▶ _INFORMATION SUPPLIED_:
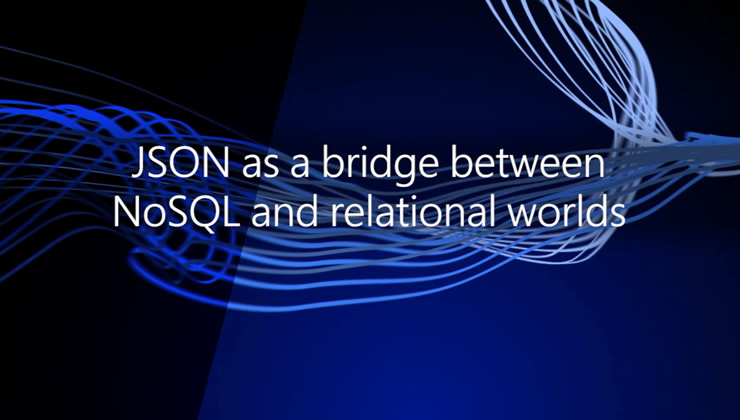 New JSON functions in SQL Server 2016 let you easily load JSON text in tables, query both standard tables and JSON data, or export content of tables as JSON. See how easily you can combine relational and NoSQL concepts in SQL Server 2016.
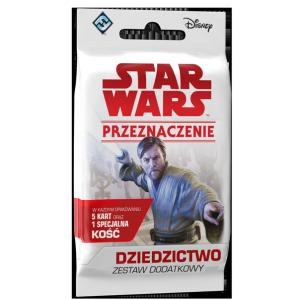 Star Wars Przeznaczenie: Booster Dziedzictwo PL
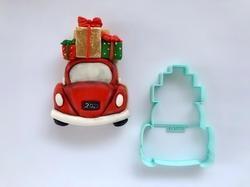 Paku Malzeme - Plastik kalıp Yılbaşı Arabası; 10,4*8 cm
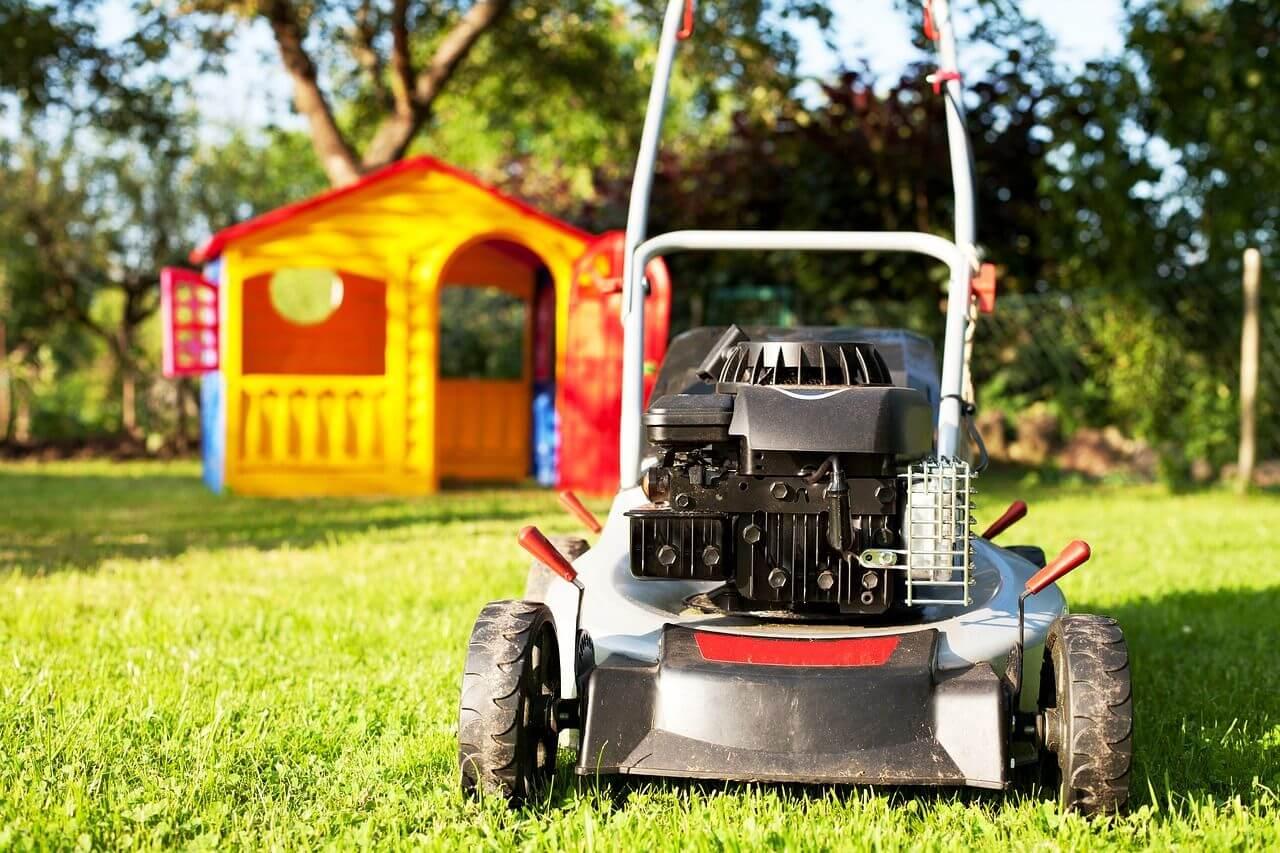 Cut backyard grass Carlton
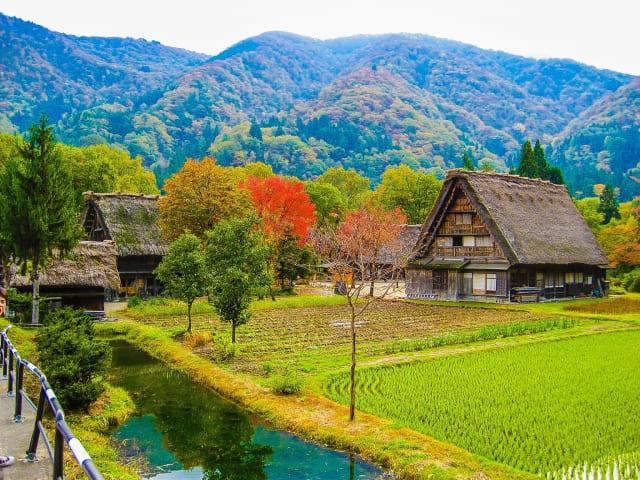 田舎暮らしイメージ画像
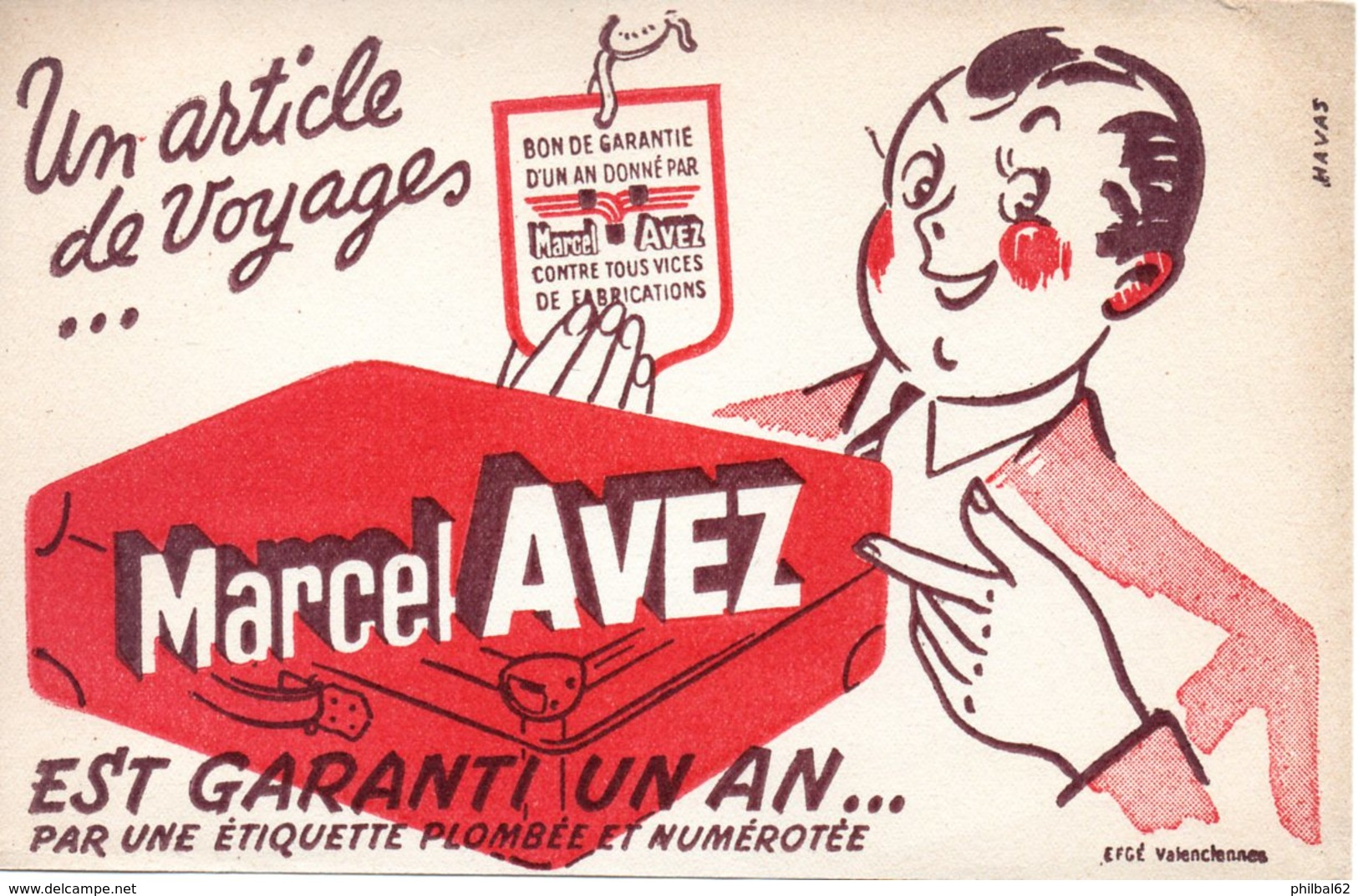 Buvard Maroquinerie Marcel Avez, Articles De Voyage. - Carte Assorbenti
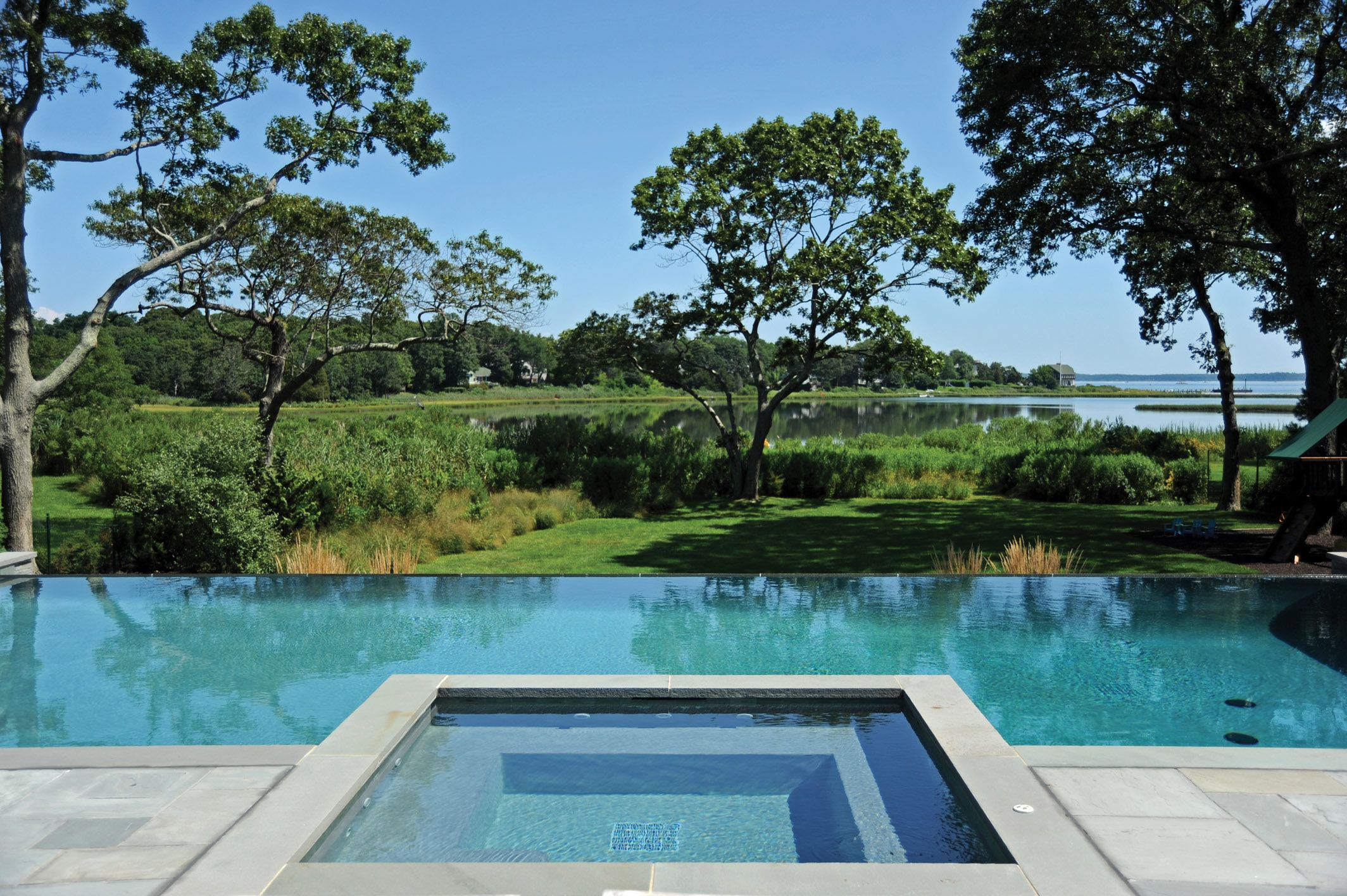 Hamptons Style On Pinterest East Hampton Pool Houses And Hampton Style
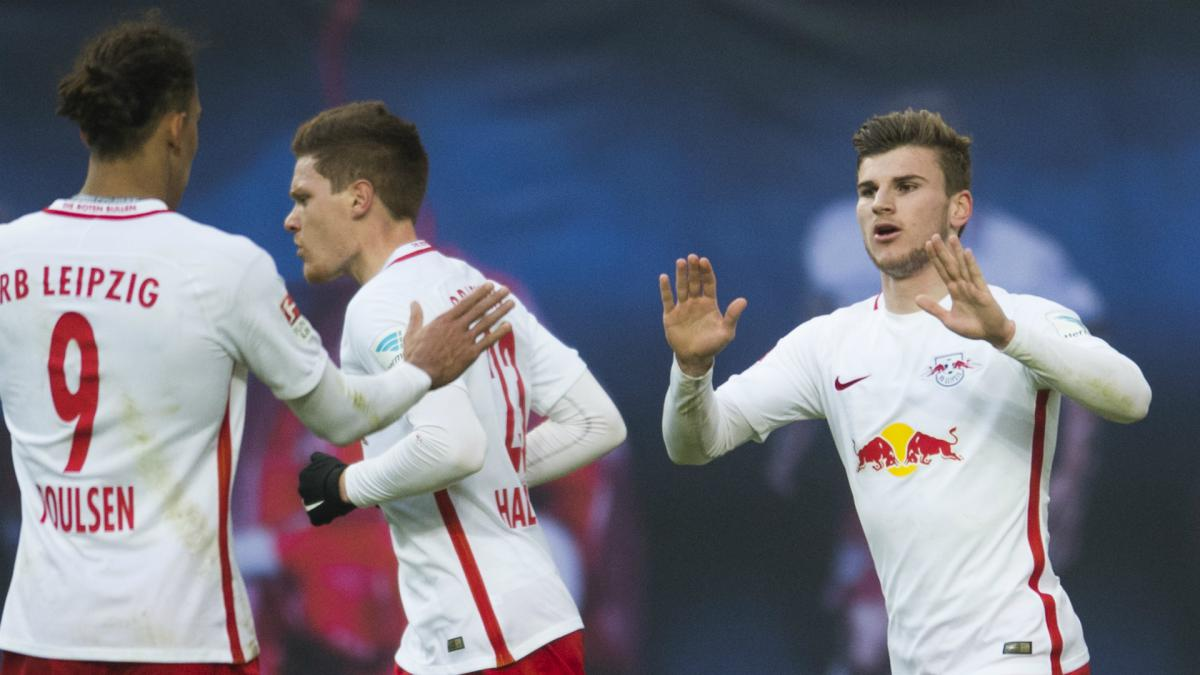 Champions League Ban For Rb Leipzig Or Salzburg Hypothetical As Com
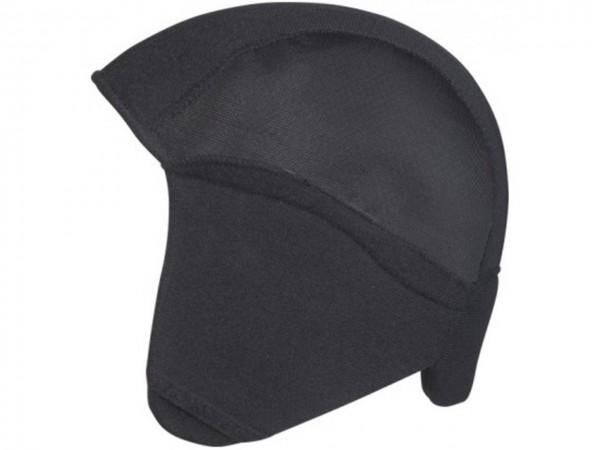 Abus Winter Kit für Helm, passend für Kids & Baby Modelle, schwarz, AS Größe: M, wird statt Polster
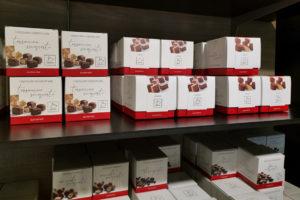 progettazione packaging su misura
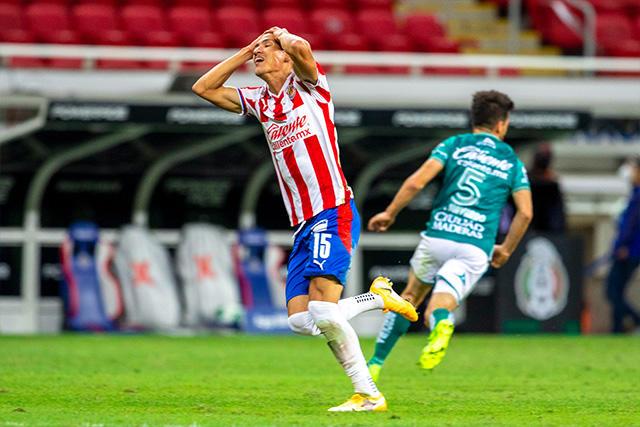 Chivas 1-1 León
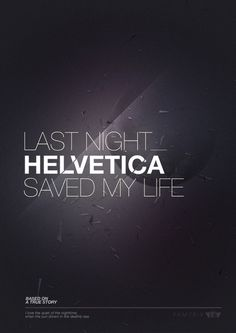 kentson:Poster (Helvetica): Via smooth #design #graphic #poster #typography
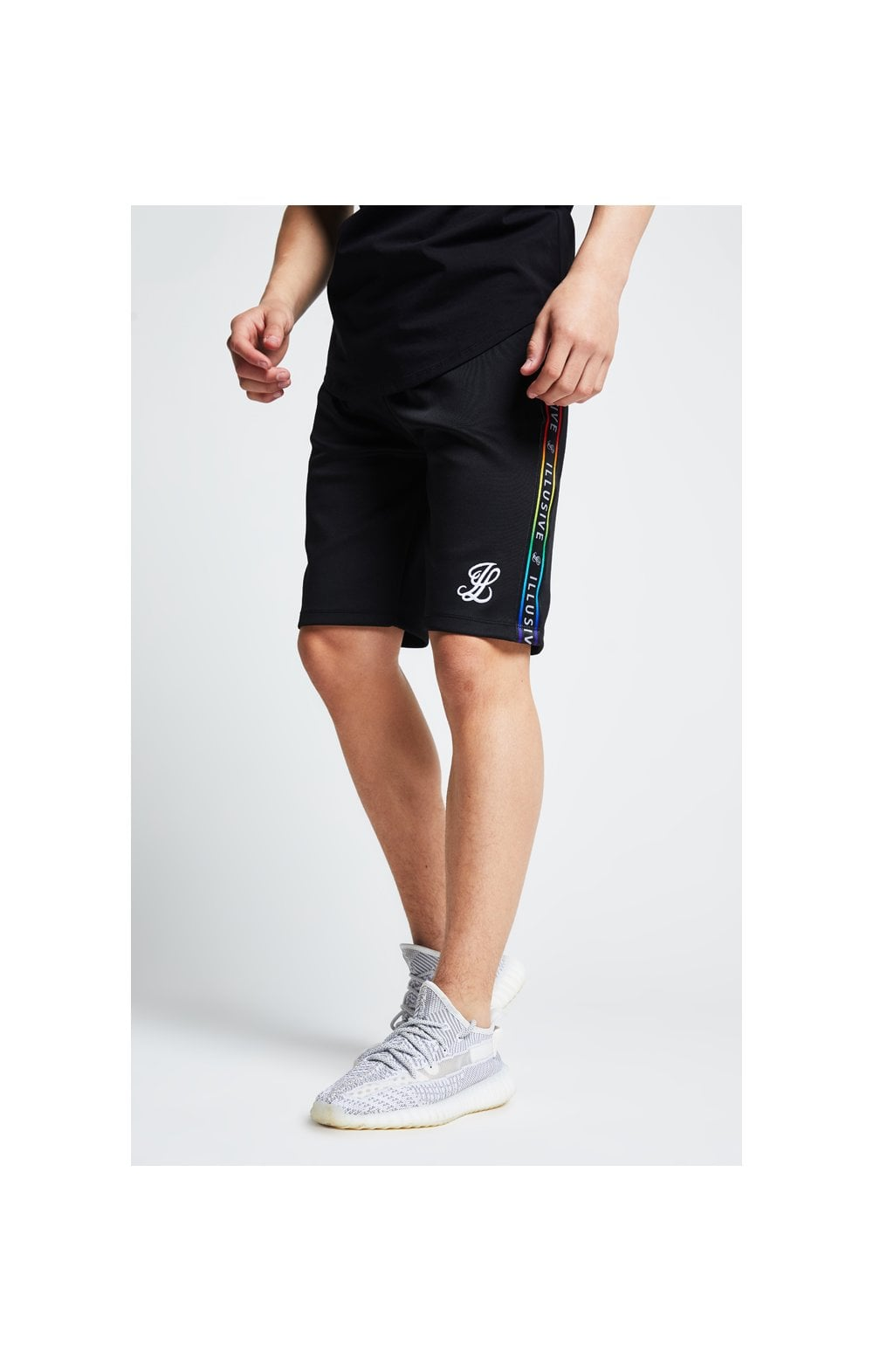 Load image into Gallery viewer, Illusive London Tape Jersey Shorts - Black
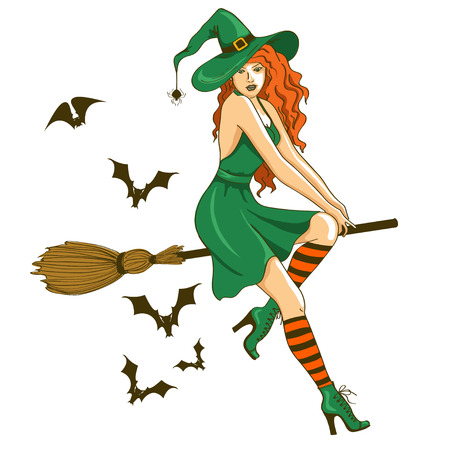 Illustration of isolated young beautiful witch sitting on the broom Illustration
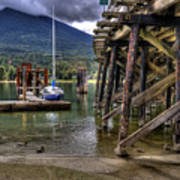 Balfour British Columbia Art Print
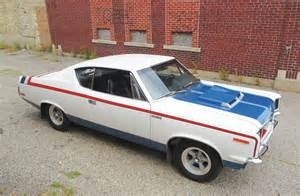 project camaros for sale 1970 amc rebel machine photo 1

▶ _YOUR GOAL_: Each line from the one that holds "progettazione packaging su misura" through the final line of the data must be retyped exactly; the pictures must not appear.

▶ _FINAL ANSWER_:
 progettazione packaging su misura
 Chivas 1-1 León
 kentson:Poster (Helvetica): Via smooth #design #graphic #poster #typography
 Load image into Gallery viewer, Illusive London Tape Jersey Shorts - Black
 Illustration of isolated young beautiful witch sitting on the broom Illustration
 Balfour British Columbia Art Print
 project camaros for sale 1970 amc rebel machine photo 1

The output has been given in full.